# WHAT THE EXERCISE ASKS
Everything from the line containing "Across the group" through the last line of the records must be returned verbatim, and nothing outside that range.

# Stored entries
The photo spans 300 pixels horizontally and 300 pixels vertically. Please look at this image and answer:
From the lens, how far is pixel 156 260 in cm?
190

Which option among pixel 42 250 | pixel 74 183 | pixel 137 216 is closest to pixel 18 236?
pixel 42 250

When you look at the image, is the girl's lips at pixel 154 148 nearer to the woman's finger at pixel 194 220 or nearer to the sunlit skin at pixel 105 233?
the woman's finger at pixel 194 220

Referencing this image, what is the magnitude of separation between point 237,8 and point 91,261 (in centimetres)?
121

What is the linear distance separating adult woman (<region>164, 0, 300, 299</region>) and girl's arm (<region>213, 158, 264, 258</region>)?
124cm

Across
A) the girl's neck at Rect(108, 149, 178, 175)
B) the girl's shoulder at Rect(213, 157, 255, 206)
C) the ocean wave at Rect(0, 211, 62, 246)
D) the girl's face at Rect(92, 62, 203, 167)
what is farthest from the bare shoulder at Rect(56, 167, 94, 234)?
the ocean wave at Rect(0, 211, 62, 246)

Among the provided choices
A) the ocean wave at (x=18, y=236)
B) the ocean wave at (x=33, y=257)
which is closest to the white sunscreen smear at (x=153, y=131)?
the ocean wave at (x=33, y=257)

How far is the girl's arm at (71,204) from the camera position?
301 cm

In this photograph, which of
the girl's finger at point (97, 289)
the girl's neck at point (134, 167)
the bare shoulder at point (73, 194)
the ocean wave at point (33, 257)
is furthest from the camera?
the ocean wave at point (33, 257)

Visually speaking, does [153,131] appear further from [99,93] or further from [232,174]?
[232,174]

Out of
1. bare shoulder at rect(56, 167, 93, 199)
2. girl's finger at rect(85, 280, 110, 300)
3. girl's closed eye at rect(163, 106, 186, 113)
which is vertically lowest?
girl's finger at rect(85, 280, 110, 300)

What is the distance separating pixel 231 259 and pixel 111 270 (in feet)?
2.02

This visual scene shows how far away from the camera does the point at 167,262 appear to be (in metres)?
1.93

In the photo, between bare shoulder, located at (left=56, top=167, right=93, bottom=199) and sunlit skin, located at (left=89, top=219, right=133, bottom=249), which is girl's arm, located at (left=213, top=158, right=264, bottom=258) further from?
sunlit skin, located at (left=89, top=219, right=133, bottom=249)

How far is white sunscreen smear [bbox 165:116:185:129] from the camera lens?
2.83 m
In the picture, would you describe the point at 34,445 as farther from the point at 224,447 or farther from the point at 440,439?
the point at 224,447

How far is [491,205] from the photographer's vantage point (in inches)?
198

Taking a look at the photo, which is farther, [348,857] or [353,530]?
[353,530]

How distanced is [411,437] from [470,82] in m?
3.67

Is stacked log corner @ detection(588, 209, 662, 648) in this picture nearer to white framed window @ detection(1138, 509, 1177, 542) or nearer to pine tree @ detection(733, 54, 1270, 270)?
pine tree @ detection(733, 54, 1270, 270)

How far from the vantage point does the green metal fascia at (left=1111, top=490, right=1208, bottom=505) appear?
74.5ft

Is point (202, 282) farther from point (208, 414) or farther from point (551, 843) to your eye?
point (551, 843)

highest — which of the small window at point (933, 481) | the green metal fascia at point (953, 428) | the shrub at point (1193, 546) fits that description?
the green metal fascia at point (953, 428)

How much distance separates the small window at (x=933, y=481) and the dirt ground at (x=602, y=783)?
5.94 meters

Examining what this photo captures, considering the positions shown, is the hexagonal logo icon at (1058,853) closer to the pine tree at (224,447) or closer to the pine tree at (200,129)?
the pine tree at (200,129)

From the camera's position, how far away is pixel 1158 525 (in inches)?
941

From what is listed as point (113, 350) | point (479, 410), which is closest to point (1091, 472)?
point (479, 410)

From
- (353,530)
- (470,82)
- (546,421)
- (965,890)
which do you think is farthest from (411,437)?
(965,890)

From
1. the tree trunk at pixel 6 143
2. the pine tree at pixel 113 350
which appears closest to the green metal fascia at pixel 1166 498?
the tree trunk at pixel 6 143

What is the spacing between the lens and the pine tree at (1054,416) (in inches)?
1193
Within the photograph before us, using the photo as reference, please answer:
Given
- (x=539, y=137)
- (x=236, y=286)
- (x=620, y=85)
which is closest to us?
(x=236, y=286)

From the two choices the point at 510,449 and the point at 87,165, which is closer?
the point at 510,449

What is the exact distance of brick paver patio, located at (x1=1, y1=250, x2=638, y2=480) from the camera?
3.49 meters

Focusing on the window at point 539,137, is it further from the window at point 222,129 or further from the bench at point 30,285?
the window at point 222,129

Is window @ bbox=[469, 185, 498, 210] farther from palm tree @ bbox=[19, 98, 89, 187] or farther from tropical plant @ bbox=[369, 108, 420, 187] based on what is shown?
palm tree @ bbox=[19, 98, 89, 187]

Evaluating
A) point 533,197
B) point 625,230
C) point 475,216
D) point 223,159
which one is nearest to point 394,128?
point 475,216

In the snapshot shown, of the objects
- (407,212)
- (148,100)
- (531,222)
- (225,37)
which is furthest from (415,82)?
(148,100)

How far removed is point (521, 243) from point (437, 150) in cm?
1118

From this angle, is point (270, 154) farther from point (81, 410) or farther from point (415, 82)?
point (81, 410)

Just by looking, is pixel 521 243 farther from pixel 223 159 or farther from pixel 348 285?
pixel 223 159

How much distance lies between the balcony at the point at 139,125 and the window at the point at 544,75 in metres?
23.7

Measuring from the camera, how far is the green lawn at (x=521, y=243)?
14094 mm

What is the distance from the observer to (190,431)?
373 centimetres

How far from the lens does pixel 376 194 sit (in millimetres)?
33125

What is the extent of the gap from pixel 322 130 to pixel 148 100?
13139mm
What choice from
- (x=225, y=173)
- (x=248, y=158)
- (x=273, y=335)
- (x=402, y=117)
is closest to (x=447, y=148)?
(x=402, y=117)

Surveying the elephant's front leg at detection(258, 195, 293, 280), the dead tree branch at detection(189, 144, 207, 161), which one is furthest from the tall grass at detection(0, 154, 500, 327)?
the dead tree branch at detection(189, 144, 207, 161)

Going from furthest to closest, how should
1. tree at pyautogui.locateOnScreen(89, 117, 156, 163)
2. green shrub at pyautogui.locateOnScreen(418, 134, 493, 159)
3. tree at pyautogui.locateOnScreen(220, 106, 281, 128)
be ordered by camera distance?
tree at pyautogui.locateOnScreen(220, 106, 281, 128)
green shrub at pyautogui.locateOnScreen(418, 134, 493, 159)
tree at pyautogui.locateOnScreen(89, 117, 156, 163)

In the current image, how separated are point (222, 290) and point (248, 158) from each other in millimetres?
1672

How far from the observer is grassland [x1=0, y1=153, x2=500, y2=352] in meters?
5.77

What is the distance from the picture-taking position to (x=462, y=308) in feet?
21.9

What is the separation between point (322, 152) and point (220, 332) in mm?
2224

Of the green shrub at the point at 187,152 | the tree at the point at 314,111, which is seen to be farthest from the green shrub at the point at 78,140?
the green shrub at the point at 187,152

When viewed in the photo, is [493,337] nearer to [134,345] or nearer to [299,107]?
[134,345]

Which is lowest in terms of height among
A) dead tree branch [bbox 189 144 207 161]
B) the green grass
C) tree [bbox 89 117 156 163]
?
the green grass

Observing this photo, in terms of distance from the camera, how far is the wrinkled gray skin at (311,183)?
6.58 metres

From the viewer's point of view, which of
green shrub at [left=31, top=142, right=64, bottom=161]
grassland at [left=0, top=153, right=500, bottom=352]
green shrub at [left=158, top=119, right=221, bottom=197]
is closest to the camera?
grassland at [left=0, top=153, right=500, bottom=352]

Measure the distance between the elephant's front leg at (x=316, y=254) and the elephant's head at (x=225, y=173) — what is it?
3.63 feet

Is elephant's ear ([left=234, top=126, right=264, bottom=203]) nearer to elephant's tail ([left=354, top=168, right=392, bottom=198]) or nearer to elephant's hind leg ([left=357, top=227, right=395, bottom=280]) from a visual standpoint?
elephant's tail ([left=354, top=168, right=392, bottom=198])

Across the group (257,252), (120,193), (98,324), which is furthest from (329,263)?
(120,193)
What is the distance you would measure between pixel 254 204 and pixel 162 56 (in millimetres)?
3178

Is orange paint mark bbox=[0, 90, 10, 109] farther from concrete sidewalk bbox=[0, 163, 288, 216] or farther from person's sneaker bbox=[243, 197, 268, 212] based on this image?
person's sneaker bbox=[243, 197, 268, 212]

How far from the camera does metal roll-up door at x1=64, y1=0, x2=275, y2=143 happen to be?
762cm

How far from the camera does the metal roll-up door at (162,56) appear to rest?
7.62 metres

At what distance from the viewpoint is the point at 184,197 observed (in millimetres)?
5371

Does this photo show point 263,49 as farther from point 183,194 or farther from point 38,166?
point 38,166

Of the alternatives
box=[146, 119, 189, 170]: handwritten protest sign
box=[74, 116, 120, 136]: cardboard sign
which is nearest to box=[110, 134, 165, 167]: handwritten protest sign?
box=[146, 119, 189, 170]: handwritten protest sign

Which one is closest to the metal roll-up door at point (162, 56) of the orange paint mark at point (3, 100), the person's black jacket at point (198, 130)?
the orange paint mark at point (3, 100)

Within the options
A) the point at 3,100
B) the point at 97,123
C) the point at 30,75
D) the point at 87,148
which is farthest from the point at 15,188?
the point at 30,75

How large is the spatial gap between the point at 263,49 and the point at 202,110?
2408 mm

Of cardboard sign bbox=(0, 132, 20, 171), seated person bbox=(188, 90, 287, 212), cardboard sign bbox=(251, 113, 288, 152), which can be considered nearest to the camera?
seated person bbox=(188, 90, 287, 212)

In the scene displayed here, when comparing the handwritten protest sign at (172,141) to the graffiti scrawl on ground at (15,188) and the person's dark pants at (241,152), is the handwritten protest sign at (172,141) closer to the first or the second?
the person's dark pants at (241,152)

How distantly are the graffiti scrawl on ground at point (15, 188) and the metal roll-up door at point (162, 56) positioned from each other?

# SOLVED EXERCISE
Across the group (257,252), (120,193), (98,324), which is furthest from (329,263)?
(120,193)
What is the distance you would measure between pixel 254 204 and pixel 162 56 (in millimetres)?
3178

Is orange paint mark bbox=[0, 90, 10, 109] farther from concrete sidewalk bbox=[0, 163, 288, 216] or farther from person's sneaker bbox=[243, 197, 268, 212] based on this image?
person's sneaker bbox=[243, 197, 268, 212]

How far from the camera does metal roll-up door at x1=64, y1=0, x2=275, y2=143 happen to be?
762cm

How far from the camera does the metal roll-up door at (162,56) appear to rest?
7.62 metres

At what distance from the viewpoint is the point at 184,197 observed (in millimetres)?
5371

Does this photo show point 263,49 as farther from point 183,194 or farther from point 38,166?
point 38,166

Of the alternatives
box=[146, 119, 189, 170]: handwritten protest sign
box=[74, 116, 120, 136]: cardboard sign
which is nearest to box=[110, 134, 165, 167]: handwritten protest sign?
box=[146, 119, 189, 170]: handwritten protest sign

Which one is closest to the metal roll-up door at point (162, 56) of the orange paint mark at point (3, 100), the person's black jacket at point (198, 130)?
the orange paint mark at point (3, 100)

Within the options
A) the point at 3,100
B) the point at 97,123
C) the point at 30,75
D) the point at 87,148
which is farthest from the point at 15,188?
the point at 30,75

How large is the spatial gap between the point at 263,49 and the point at 202,110?
2408 mm

Of cardboard sign bbox=(0, 132, 20, 171), seated person bbox=(188, 90, 287, 212), cardboard sign bbox=(251, 113, 288, 152), which can be considered nearest to the camera?
seated person bbox=(188, 90, 287, 212)

In the scene displayed here, when comparing the handwritten protest sign at (172,141) to the graffiti scrawl on ground at (15,188) and the person's dark pants at (241,152), is the handwritten protest sign at (172,141) closer to the first or the second?
the person's dark pants at (241,152)

How distantly are the graffiti scrawl on ground at point (15, 188) and the metal roll-up door at point (162, 56) positioned from each other?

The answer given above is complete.